__STORED DATA__

....

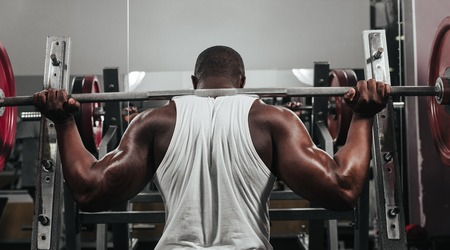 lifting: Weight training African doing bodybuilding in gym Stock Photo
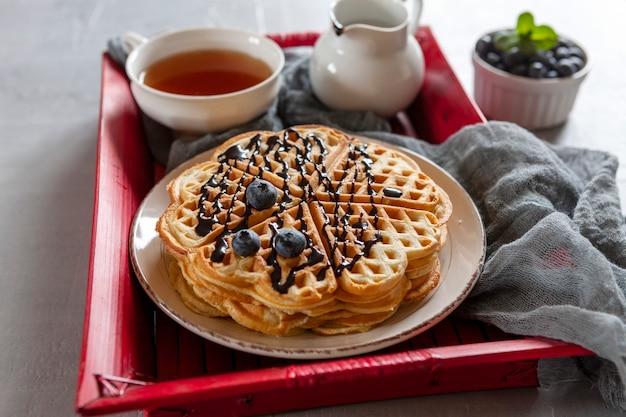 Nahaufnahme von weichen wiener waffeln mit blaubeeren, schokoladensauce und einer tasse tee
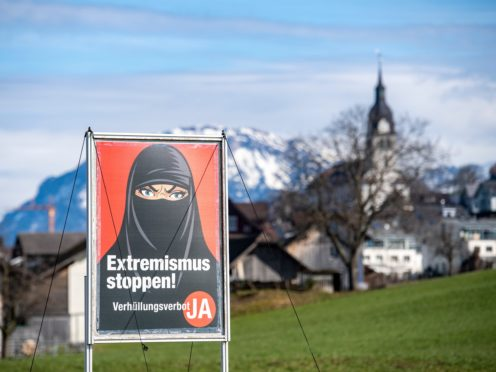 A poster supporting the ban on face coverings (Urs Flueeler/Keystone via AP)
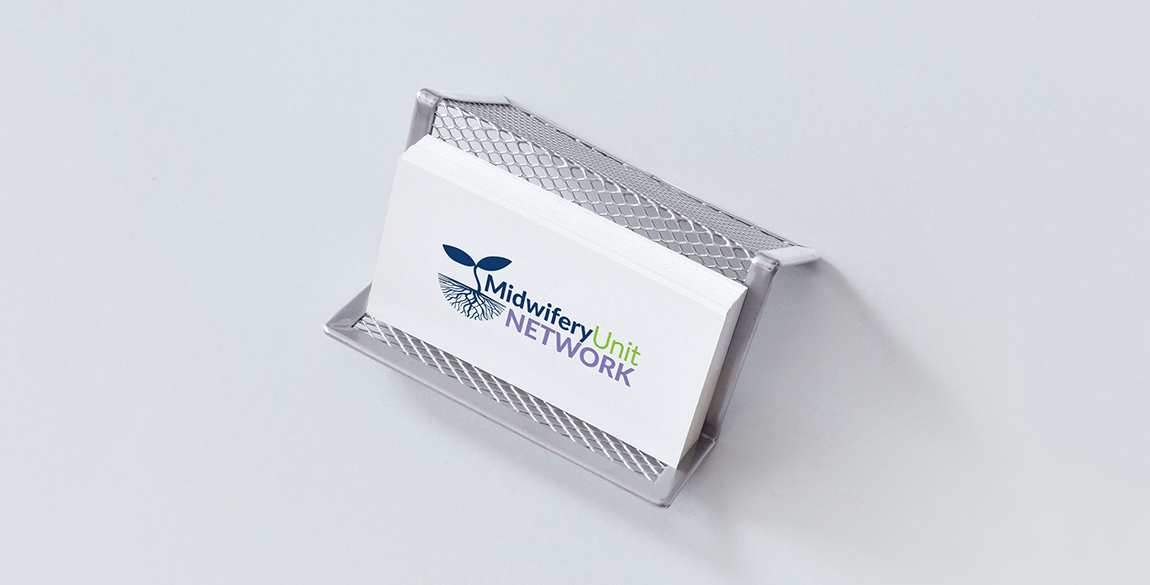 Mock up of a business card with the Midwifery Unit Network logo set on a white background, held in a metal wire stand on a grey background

....

__TO DO__
Apart from the pictures, every line of the data above should be given again exactly.

__RESULT FOR THIS TASK__
 lifting: Weight training African doing bodybuilding in gym Stock Photo
 Nahaufnahme von weichen wiener waffeln mit blaubeeren, schokoladensauce und einer tasse tee
 A poster supporting the ban on face coverings (Urs Flueeler/Keystone via AP)
 Mock up of a business card with the Midwifery Unit Network logo set on a white background, held in a metal wire stand on a grey background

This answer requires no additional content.